MRB-648 Scorecards for evalml#145
Conversation
jonasbhend
left a comment
There was a problem hiding this comment.
Very nice. I really like the scorecards. Great work.
For future PRs, could you please add a short description of the changes (high-level overview) and - if necessary - also of the goals of the PR? That would be very helpful for the review.
As an additional suggestion, could we include the scorecard in the dashboard (I know we don't always want to produce it, but in case it is available it would be nice to include in a separate tab)?
| regions=[ | ||
| "all", | ||
| "mittelland", | ||
| "voralpen", | ||
| "alpennordhang", | ||
| "innerealpentaeler", | ||
| "alpensuedseite", | ||
| "jura", | ||
| ], | ||
| variables=[ | ||
| "U_10M:RMSE,MAE,STDE,CORR,R2", | ||
| "V_10M:RMSE,MAE,STDE,CORR,R2", | ||
| "T_2M:RMSE,MAE,STDE,CORR,R2", | ||
| "PMSL:RMSE,MAE,STDE,CORR,R2", | ||
| "TD_2M:RMSE,MAE,STDE,CORR,R2", | ||
| "TOT_PREC:RMSE,MAE,STDE,CORR,R2", | ||
| ], |
There was a problem hiding this comment.
This is hard-coded in the rule. Would it make sense to expose this in the config (in particular given the expected rapid changes with new metrics. @cosunae in #144 has suggested a nice template for config 'sections', e.g.
runs:
...
experiment:
dashboard:
stratification: ...
scorecard:
regions:
- all
- mittelland
scores:
U_10M: ["RMSE", "R2"]
TOT_PREC: ["RMSE", "ETS_gt_0p0"]
showcases:
...
There was a problem hiding this comment.
Also, I would suggest to only show ["RMSE", "R2"] by default. The other scores don't add much, or are even a bit dubious (such as correlation which cannot be generally converted to a skill score due to its support from -1 to 1). I know that Marco Arpagaus always wants to see STDE, but I think this is also based on a misunderstanding of what STDE is. STDE is only different from RMSE if we have 'systematic' domain-wide biases, which is usually not the case.

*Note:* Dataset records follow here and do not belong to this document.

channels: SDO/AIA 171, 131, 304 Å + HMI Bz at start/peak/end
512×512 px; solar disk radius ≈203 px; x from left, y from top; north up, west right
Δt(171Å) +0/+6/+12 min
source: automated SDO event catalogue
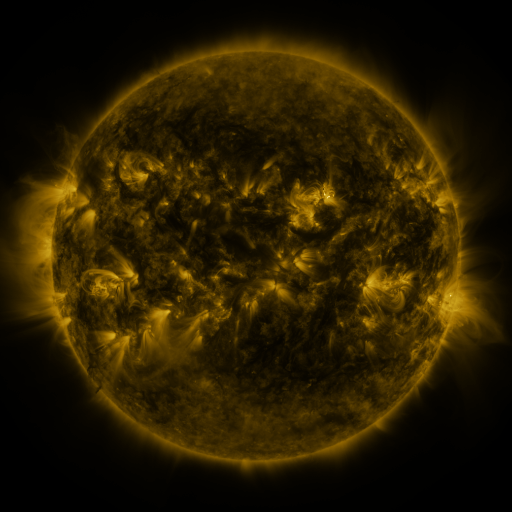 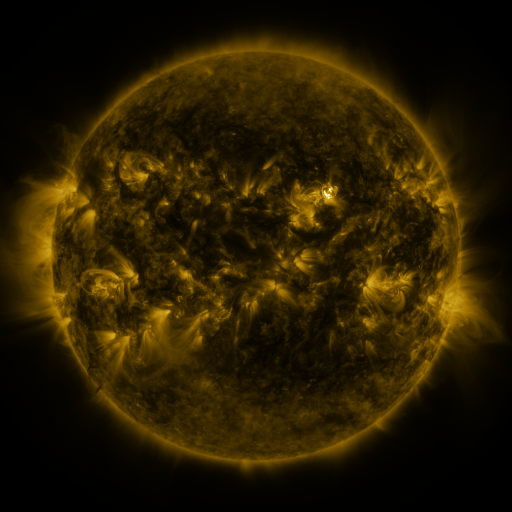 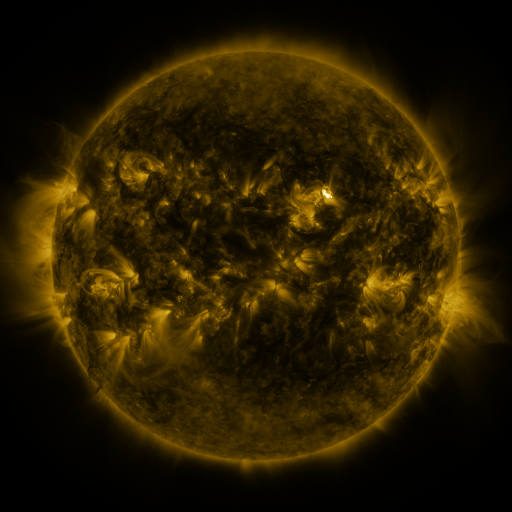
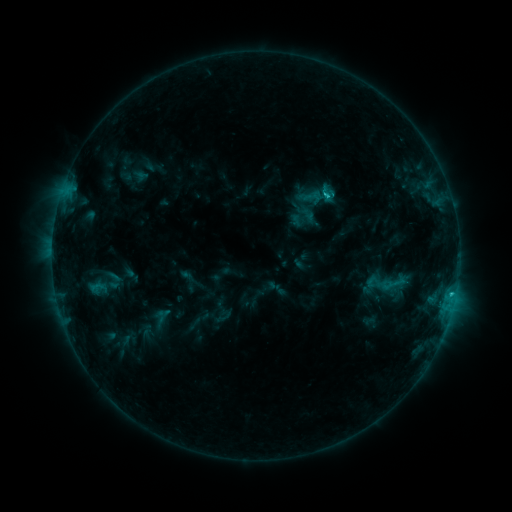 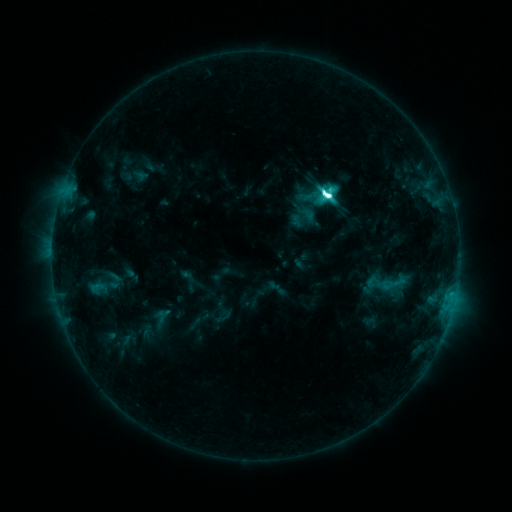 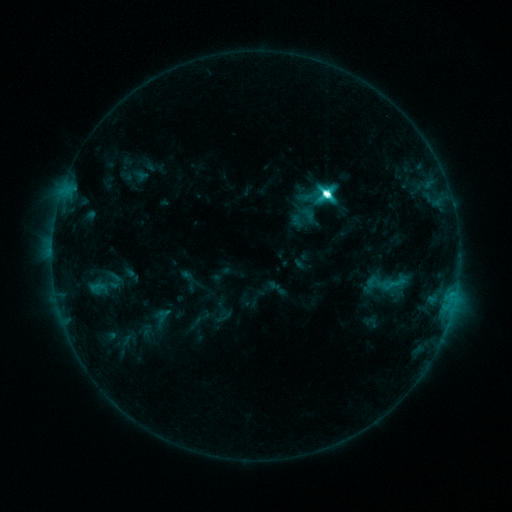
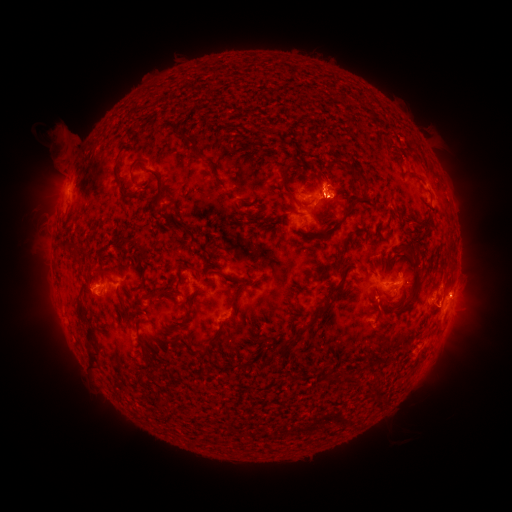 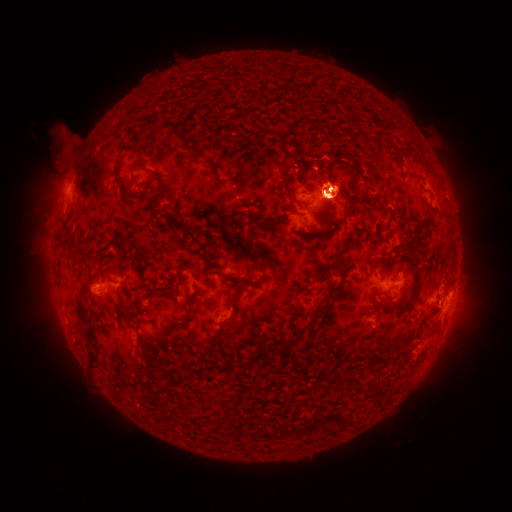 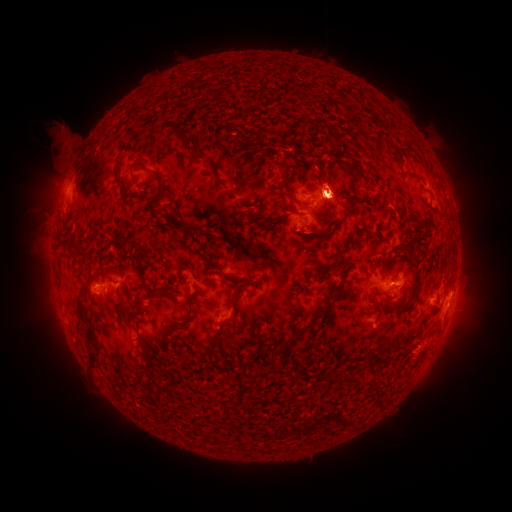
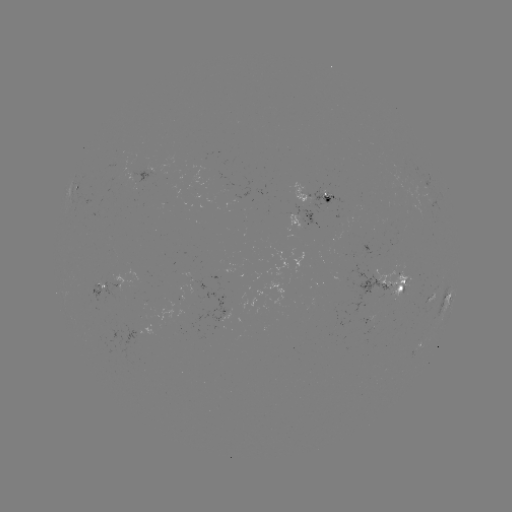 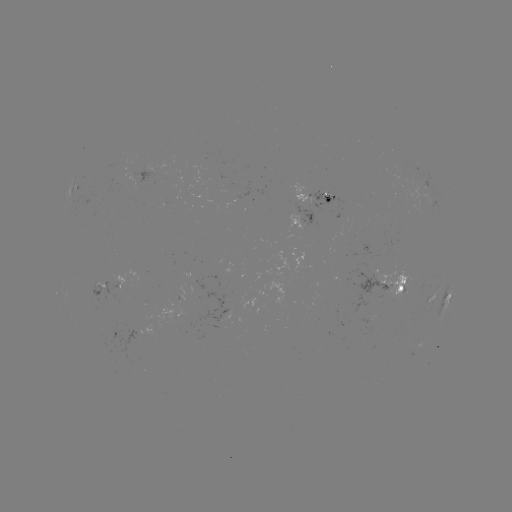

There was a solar eruption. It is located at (331, 131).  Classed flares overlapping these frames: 1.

There was a problem hiding this comment.
With #137 there are now additional scores available for categorical forecasts. ETS would be a candidate to include for TOT_PREC and wind in particular.
There was a problem hiding this comment.
Hi Jonas, thanks for the suggestion. I included ETS in a recent commit, could you please have a look and let me know what you think?
There was a problem hiding this comment.
Hi Alberto. I really like the way the new scorecard looks. Super cool.
I was wondering, if the referencing of the score shouldn't be made consistent with the way these are represented in the scores file (verif_aggregated.nc). As such, I would the variables section above expect to look something like this:
variables=[
"T_2M:RMSE,MAE",
"TOT_PREC:RMSE,MAE,ETS_gt_0p0",
],
That way, we can specifically include / exclude scores (and thresholds) on a per variable basiss.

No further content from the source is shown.